I get it. People make mistakes or 'assume' the spelling of your name and find themselves wrong. We have all done it at one time or another, but very few of us pay attention to our little gaff and make the effort to not perform the same mistake again.
(Author's note: I have put the word 'assume' in quotes because it is not a word within my vernacular. I have changed all usage of the word to presume and all derivatives, all conjugations and all varieties thereof, forthwith, henceforth, etc.. I absolutely refuse to allow someone to say to me "well, you know what happens when you assume?" because I will kick them in their nether region. Instead, by using presume, presumption, presuming, and so forth and whatnot, you disarm the would-be arrogant assailant from eliciting unnecessary harm upon themselves. Honestly, by removing all variations of assume from your vocabulary, you are saving the planet. Good job! There's a gold star in the mail for you.)
Mistakes happen, we forgive and most learn from them. Others however, choose to forget, ignore, or simply do not care.

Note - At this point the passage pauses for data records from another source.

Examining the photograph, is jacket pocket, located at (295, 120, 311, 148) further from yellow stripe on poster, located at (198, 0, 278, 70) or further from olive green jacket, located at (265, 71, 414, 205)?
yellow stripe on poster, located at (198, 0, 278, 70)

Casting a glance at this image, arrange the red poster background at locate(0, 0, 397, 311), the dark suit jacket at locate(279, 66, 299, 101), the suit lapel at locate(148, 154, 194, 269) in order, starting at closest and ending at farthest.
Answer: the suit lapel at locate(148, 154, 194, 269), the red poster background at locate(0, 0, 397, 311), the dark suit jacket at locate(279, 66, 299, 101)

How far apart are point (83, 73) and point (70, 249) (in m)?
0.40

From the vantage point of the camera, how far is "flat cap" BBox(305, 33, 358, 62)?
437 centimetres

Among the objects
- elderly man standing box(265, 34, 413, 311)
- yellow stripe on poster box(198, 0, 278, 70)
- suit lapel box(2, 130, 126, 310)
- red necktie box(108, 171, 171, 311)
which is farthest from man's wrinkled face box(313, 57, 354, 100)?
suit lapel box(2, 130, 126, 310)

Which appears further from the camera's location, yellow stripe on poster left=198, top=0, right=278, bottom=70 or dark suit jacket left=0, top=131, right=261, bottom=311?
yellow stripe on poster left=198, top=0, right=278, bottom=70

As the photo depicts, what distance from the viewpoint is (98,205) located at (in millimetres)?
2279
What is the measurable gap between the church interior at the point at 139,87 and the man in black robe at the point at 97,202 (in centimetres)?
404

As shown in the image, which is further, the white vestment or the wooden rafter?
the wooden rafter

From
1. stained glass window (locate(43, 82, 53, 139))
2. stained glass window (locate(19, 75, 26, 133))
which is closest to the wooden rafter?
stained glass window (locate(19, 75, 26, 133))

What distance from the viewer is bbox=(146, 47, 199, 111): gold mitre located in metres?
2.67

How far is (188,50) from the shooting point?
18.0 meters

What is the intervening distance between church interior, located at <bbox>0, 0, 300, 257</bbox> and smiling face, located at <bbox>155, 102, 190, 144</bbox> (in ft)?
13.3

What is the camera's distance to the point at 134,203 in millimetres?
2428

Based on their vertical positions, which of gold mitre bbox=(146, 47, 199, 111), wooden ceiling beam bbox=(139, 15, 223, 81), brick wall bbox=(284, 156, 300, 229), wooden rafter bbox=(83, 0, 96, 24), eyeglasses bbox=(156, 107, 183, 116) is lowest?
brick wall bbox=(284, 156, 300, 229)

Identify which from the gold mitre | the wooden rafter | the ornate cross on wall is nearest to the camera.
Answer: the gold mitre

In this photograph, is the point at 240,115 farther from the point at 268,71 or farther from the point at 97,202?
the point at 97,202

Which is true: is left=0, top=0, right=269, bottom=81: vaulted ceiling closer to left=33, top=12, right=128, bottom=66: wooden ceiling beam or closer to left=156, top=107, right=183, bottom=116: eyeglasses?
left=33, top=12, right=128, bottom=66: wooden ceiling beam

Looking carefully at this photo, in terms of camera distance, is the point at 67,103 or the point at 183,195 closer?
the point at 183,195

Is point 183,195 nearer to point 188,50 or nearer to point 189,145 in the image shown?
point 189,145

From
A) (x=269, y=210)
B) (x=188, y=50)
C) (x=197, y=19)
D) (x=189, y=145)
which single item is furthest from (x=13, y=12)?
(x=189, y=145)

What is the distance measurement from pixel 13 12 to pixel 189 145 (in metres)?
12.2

My name is Cory. There is no 'e' in the name. It is not Corey, it is Cory. I often employ a little comedic mnemonic for people and say that I had the 'e' legally removed. Sometimes it sticks and they never forget that there is no 'e' in my name and the rest of the time, they either put the 'e' back in butcher my name further with two 'r's or terminally spelled my name with an "ie" on the end. And yes, you read that correctly, it was terminal for those that spelled my name Corie or Corrie. Those folks are no longer with us, but under the fifth amendment I claim I know nothing of their demise - I simply say "Carma" caught up with them.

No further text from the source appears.